Eeg Eye Blink Artifact

Lateral Eye Artifact

Muscle activity (EMG Artifact)

  • Origin: Muscle contractions generate electric signals, recorded as Electromyography (EMG).
  • Why it affects EEG: MG signals are broadband and high in frequency, often overlapping EEG rhythms and introducing significant noise.
  • Typical causes: Clenching jaw, neck tension, swallowing, chewing, talking, frowning, sniffing, or even hiccupping.
  • Time-domain effect: High-frequency noise superimposed on EEG, with amplitude proportional to contraction strength.
  • Frequency-domain effect: Artifacts dominate beta (13–30 Hz) and gamma (>30 Hz) ranges, masking important cognitive and motor activity signals.

Jaw Clenching Eeg Artifact

Cardiac activity (ECG or Pulse Artifact)

  • Origin: The heart’s electrical signal, or Electrocardiogram (ECG), sometimes appears on scalp EEG.
  • Why it affects EEG: Though usually weak, ECG artifacts become visible depending on body shape, electrode location, or amplifier sensitivity.
  • Typical causes: Heartbeats (pulse artifact).
  • Time-domain effect: Rhythmic waveforms recurring at the heart rate, often in central or neck-adjacent channels.
  • Frequency-domain effect: ECG overlaps several EEG bands and may go undetected without cross-channel analysis or an ECG reference.

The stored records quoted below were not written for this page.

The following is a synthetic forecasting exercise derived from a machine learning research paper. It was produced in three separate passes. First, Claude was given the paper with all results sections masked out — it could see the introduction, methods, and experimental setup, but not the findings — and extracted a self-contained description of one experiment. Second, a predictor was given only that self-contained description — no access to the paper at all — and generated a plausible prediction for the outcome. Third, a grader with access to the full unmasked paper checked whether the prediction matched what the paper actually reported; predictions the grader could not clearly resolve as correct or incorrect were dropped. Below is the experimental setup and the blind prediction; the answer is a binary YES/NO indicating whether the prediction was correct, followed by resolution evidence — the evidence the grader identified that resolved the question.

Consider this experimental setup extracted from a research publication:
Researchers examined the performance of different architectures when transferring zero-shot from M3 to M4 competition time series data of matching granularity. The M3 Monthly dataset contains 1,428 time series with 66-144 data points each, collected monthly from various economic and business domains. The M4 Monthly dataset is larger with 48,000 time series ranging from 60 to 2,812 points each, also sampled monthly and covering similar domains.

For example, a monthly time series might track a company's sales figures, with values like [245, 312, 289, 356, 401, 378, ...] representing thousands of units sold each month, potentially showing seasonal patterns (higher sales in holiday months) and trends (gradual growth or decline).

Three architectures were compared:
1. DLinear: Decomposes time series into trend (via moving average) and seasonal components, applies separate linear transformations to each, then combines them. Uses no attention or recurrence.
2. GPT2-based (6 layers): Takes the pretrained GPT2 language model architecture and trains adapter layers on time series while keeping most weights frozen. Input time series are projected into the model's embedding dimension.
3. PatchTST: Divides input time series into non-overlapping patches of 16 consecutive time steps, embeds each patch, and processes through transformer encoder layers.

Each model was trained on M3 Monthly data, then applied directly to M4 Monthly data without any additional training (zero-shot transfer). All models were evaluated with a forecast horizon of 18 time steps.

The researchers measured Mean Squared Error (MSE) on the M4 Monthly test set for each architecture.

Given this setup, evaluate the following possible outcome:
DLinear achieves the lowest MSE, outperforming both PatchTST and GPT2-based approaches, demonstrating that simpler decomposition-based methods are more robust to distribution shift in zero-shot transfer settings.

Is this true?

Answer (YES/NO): NO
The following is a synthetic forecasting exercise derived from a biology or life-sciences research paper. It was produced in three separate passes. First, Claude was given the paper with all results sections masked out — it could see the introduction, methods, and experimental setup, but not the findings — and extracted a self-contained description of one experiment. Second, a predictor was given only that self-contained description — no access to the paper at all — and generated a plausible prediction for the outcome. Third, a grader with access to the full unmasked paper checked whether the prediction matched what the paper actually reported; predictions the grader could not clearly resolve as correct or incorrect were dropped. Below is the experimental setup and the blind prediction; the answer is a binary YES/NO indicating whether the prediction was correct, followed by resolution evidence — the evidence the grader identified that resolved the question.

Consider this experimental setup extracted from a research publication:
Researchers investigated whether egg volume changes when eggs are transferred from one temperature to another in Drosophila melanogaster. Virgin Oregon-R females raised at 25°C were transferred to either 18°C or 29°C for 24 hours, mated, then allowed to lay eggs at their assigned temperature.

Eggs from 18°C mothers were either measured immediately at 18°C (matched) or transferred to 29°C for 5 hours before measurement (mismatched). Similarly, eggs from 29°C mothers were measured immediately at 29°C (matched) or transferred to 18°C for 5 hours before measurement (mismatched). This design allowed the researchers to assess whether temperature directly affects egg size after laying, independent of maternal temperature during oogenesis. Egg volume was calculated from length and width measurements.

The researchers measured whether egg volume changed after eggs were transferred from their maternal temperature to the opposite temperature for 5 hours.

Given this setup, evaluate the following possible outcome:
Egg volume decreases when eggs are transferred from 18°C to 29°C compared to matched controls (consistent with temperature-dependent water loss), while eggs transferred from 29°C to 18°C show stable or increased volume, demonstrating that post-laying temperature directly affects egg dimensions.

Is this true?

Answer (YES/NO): NO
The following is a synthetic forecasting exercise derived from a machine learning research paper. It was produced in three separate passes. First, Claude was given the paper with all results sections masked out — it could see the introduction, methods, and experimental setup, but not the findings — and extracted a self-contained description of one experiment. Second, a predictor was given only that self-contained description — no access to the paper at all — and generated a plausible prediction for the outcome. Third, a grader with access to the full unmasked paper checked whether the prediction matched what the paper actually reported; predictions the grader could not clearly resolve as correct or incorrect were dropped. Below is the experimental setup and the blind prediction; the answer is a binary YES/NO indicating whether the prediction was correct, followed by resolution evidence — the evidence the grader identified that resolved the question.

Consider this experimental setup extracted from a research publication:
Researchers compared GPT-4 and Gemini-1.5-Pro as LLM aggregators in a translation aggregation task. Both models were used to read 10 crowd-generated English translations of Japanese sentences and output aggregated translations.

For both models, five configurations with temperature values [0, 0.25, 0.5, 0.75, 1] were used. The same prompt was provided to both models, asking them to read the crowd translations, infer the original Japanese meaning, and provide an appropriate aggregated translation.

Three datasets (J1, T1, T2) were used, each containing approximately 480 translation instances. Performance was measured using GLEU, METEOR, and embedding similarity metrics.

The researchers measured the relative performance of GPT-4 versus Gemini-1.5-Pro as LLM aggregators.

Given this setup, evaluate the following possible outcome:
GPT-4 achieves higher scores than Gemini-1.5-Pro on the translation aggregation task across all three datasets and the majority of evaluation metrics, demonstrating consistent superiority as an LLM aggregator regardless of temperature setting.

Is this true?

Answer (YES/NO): YES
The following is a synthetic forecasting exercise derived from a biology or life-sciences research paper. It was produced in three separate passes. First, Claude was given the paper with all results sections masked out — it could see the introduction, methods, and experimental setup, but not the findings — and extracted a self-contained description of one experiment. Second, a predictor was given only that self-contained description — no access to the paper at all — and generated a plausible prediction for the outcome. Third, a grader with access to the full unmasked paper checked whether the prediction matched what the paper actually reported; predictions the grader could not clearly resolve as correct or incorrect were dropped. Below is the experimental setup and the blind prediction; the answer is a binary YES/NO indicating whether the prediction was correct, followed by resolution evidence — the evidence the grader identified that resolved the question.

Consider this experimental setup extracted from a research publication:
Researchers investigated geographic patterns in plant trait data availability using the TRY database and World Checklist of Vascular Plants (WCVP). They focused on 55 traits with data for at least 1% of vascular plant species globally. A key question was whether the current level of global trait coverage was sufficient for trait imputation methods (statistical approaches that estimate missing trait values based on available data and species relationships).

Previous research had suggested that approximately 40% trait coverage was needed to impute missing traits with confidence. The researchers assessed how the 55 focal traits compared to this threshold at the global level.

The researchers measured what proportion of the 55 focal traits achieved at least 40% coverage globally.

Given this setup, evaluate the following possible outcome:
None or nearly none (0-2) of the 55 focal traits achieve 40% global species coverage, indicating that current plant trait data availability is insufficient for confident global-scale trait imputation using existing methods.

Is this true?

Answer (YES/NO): YES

Cardiac Activity Eeg Artifact

Perspiration (Sweat Artifact)

Origin: Activity from sweat glands modifies local electrode impedance and creates potential shifts.
Why it affects EEG: Perspiration introduces slow baseline drifts or shorts between electrodes, especially during physical activity or in high temperatures.
Typical causes: Include heat, stress, and long-duration recordings.
Time-domain effect: Slow potential shifts, apparent over long epochs.
Frequency-domain effect: Contaminates the delta and theta bands, impairing sleep and low-frequency cognitive assessments.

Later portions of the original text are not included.